INTRODUCTION
A new multi-way regression method, called N-way partial least
squares (N-PLS), is presented. The model and algorithm is an extension
of the ordinary regression model PLS to the multi-way case. The algorithm
is available from the Internet at
http://www.models.life.ku.dk/source/nwaytoolbox/.
In chemometrics there is some confusion in distinguishing between multi-way
methods
and multi-way data. Bilinear two-way PLS and PCA can cope with multi-way
data by unfolding the data arrays to matrices, but the methods themselves
are not multi-way and do not take advantage of any multi-way structure
in the data (Smilde 92).
Unfolding can be unfavorable for several reasons:
- Unfold models are complex, (many parameters).
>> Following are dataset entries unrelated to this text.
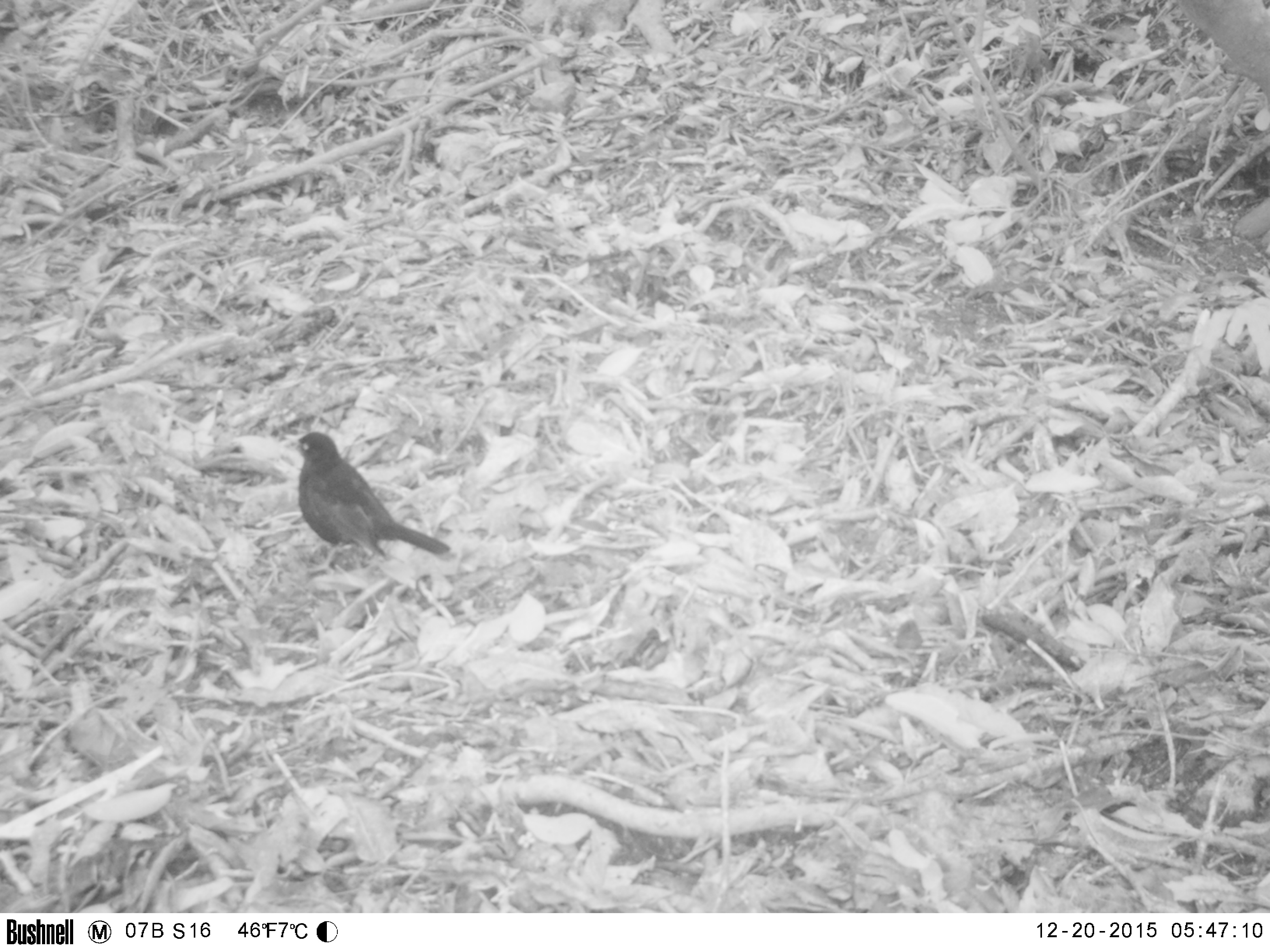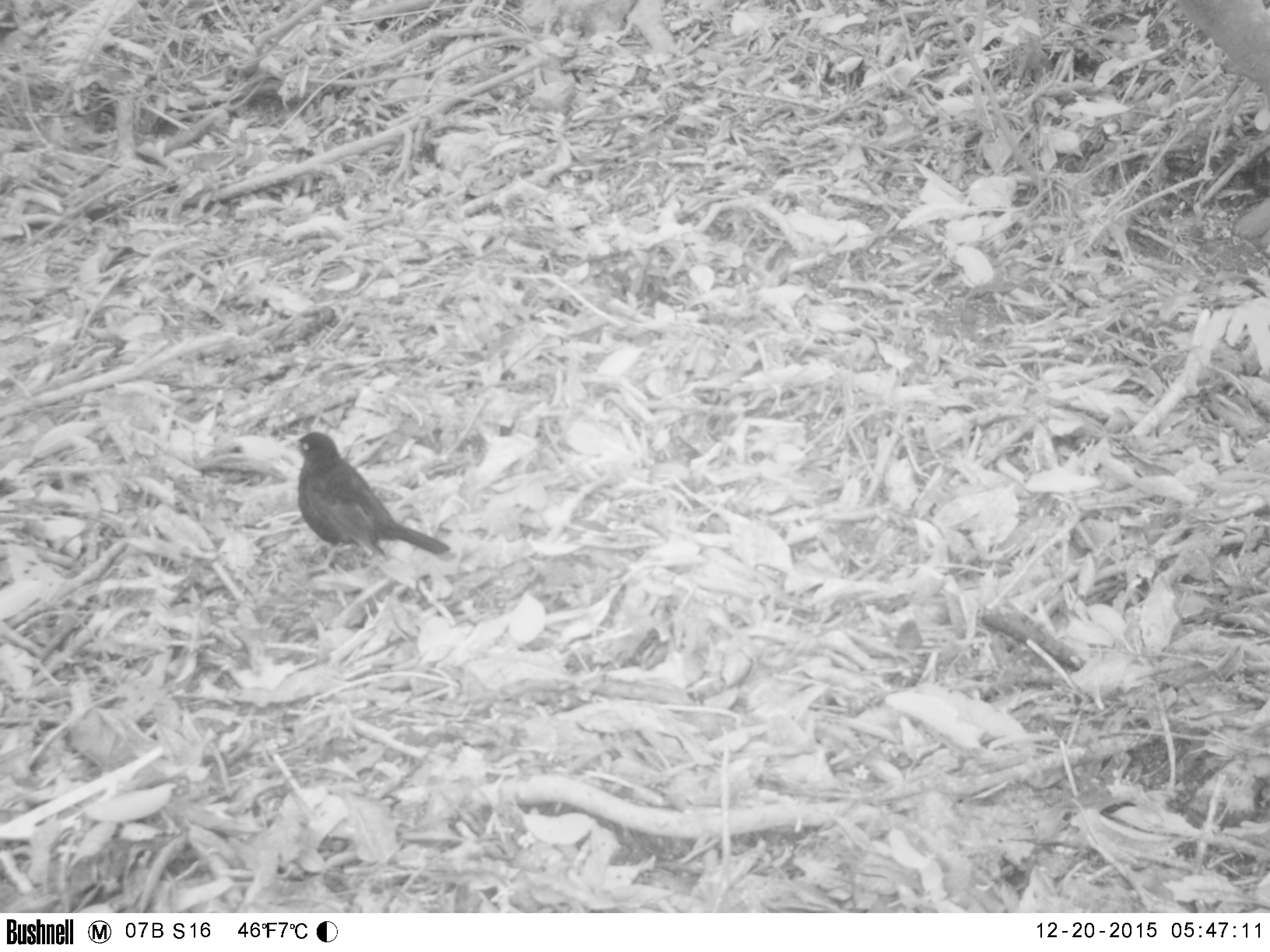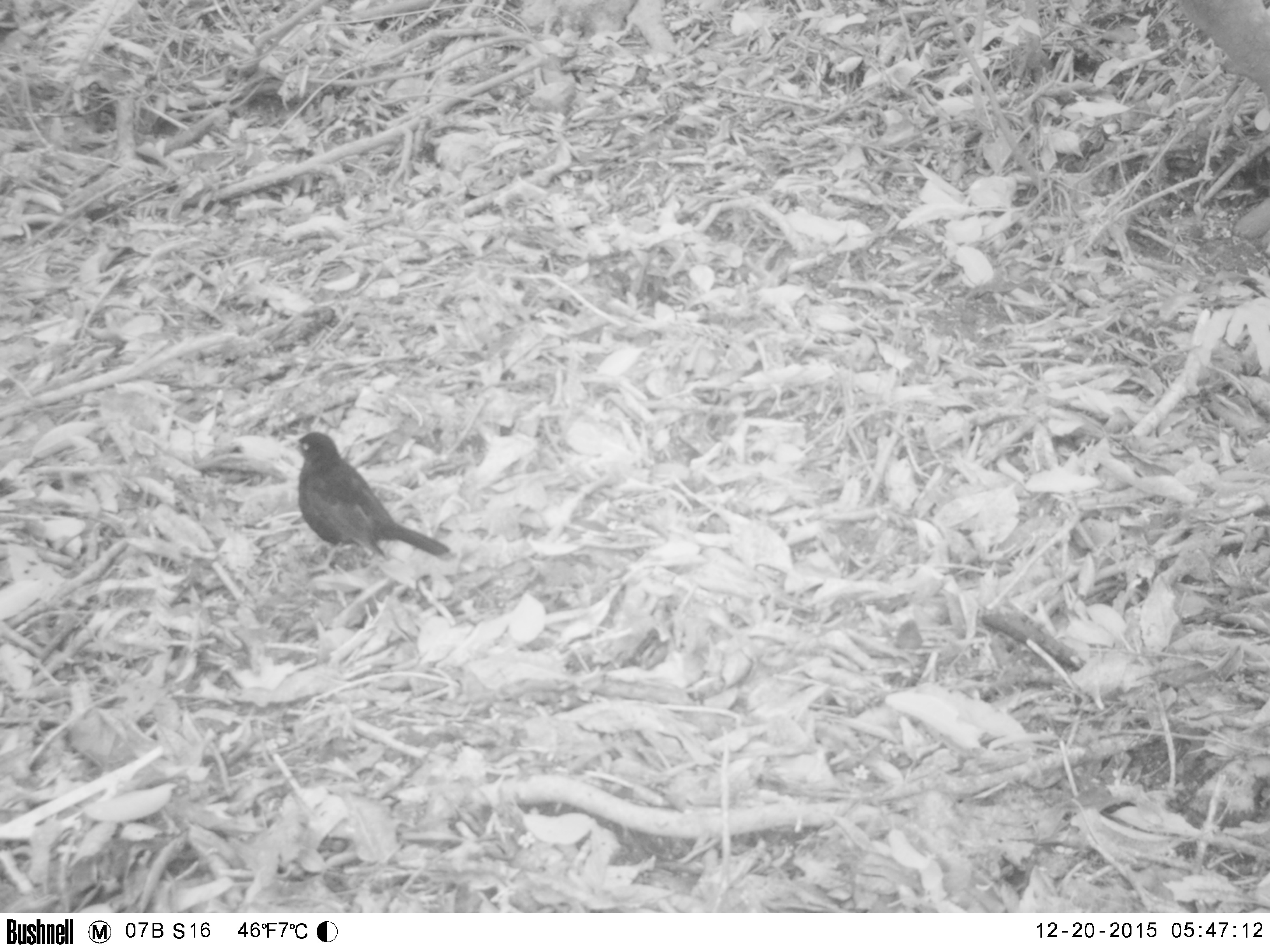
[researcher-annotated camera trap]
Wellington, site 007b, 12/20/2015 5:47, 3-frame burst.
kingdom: Animalia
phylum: Chordata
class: Aves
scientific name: Aves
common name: bird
- Unfold models are difficult to interprete. (confounding of modes)
- Multi-way information is thrown away.
- Risk of poor predictive power.
THEORY
For trilinear PLS1, a trilinear decomposition of X
(IJK) is sought as shown in figure 1. From X and y
the weight vectors wj and wk are determined and these, in
turn, define the score vector t as the least-squares model of X
(or its residual). The scores are successively determined to have maximal
covariance with the dependent variable (or its residual). The scores are
related to the dependent variable by regression.
Figure 1. Two-component PLS decomposition of three-way cube.
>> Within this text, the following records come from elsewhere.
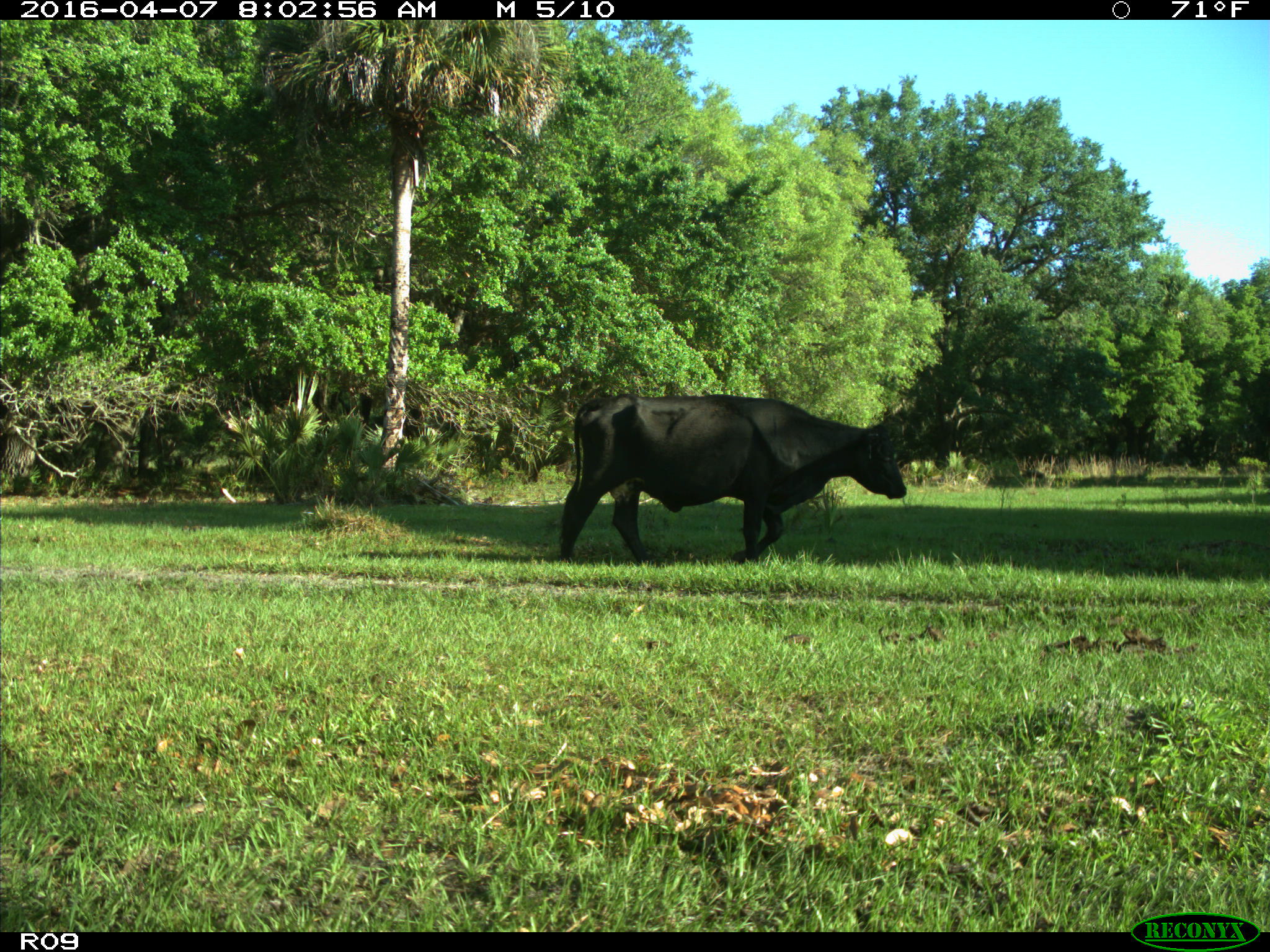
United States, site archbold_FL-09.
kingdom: Animalia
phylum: Chordata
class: Mammalia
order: Artiodactyla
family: Bovidae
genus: Bos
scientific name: Bos taurus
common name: domestic cow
Bos taurus (domestic cow).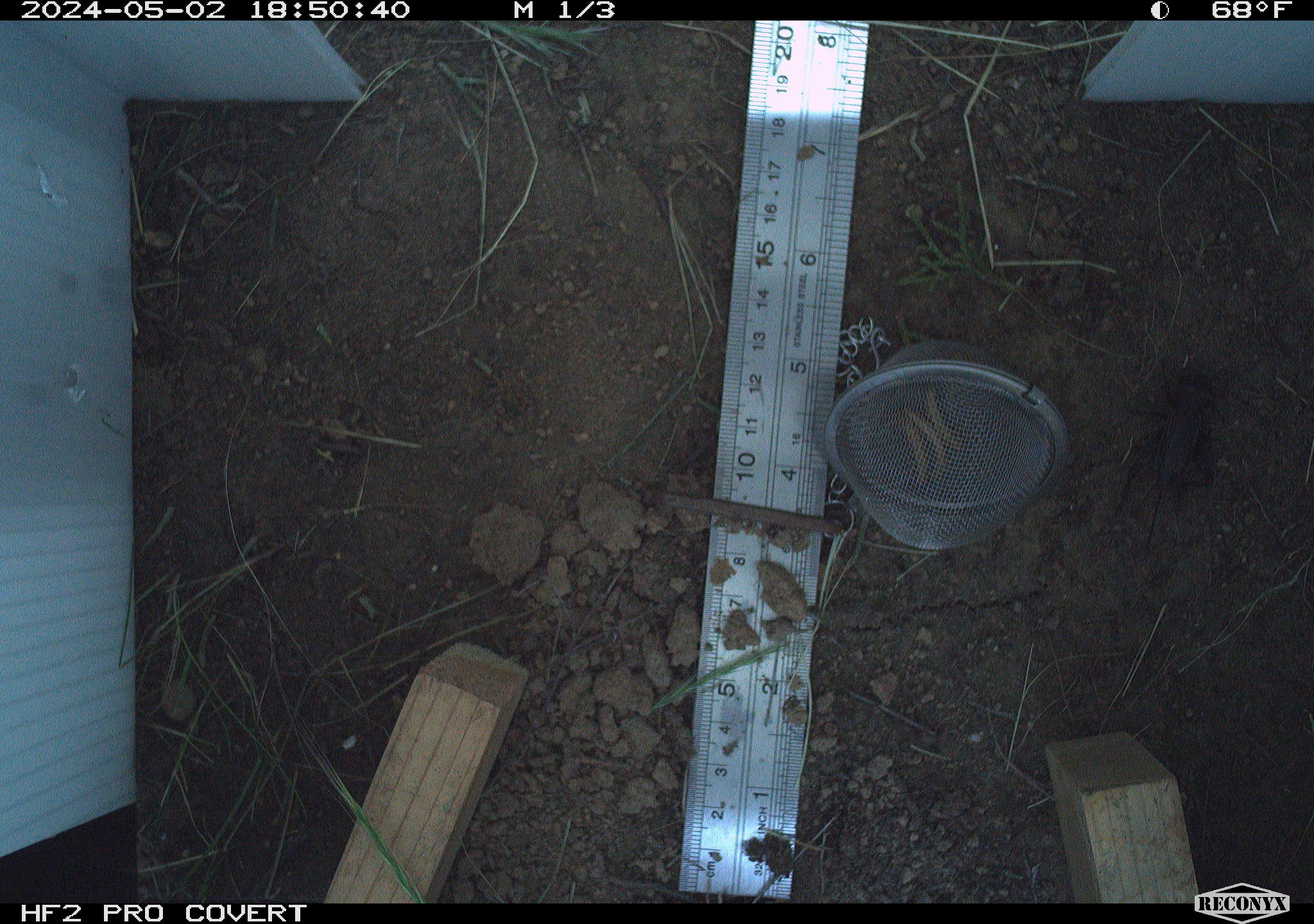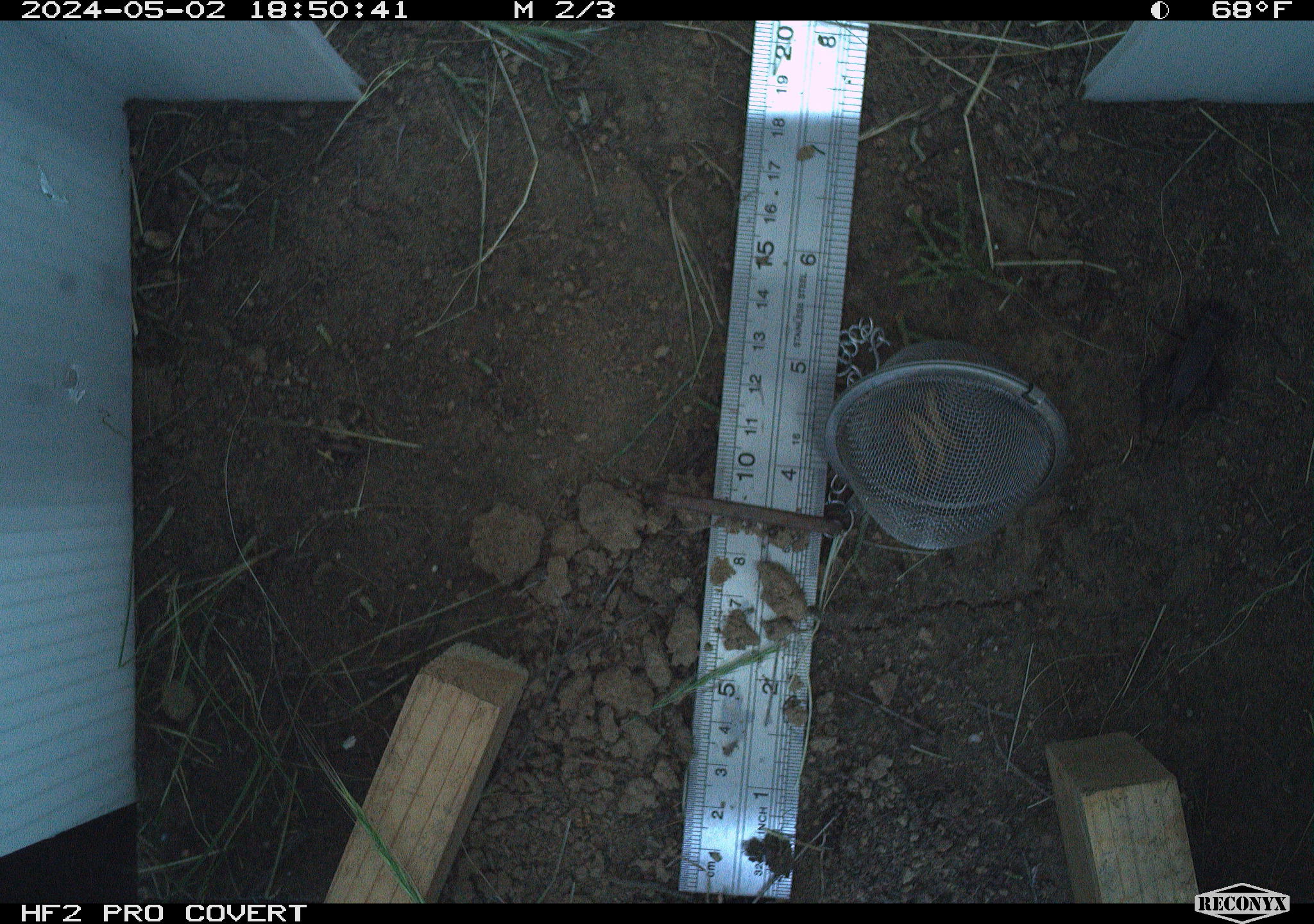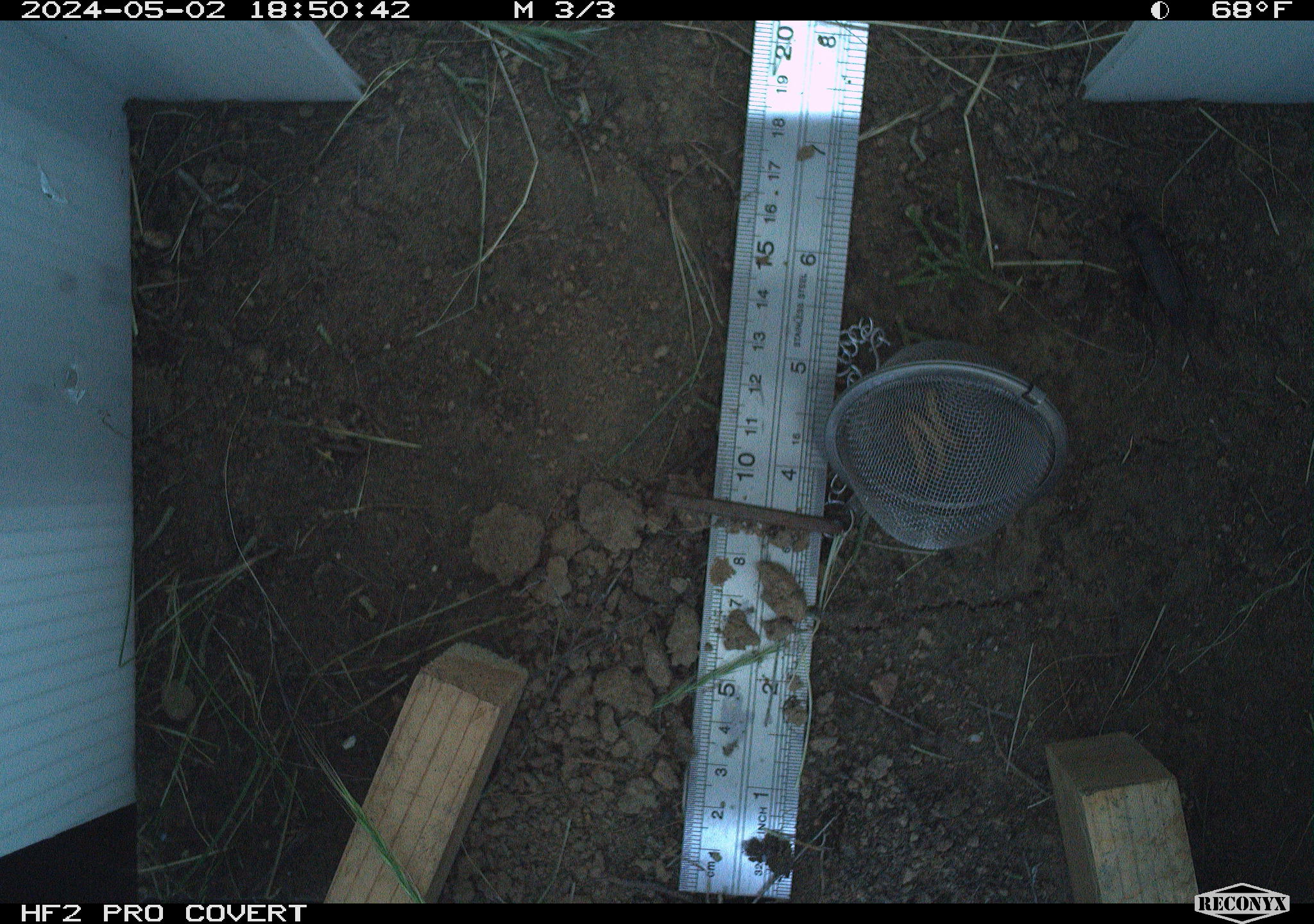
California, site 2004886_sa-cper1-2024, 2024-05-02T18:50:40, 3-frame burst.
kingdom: Animalia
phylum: Arthropoda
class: Insecta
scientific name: Insecta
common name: insect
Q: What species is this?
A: Insect (Insecta).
The trilinear PLS1 algorithm is outlined below.
Center X and y. f=1. u=y.
1. Z = X'u
2. wj & wk = first singular vectors from SVD on Z
3. t = least-squares model of X given wj & wk
4. b = (T'T)^(-1)T'u
5. Calculate residuals
6. f=f+1. Step 1 (replace X &
u
with residuals)
The algorithm is easily extended to higher orders of both dependent and independent variables Bro 95 for details).
APPLICATION OF N-PLS
The data is obtained from the last part of a sugar plant, where white sugar is produced (figure 2). Samples were taken from 8 different places (indicated on the figure by Xs) for three days. For each sample the fluorescence was measured at 4 excitation and 371 emission wavelengths.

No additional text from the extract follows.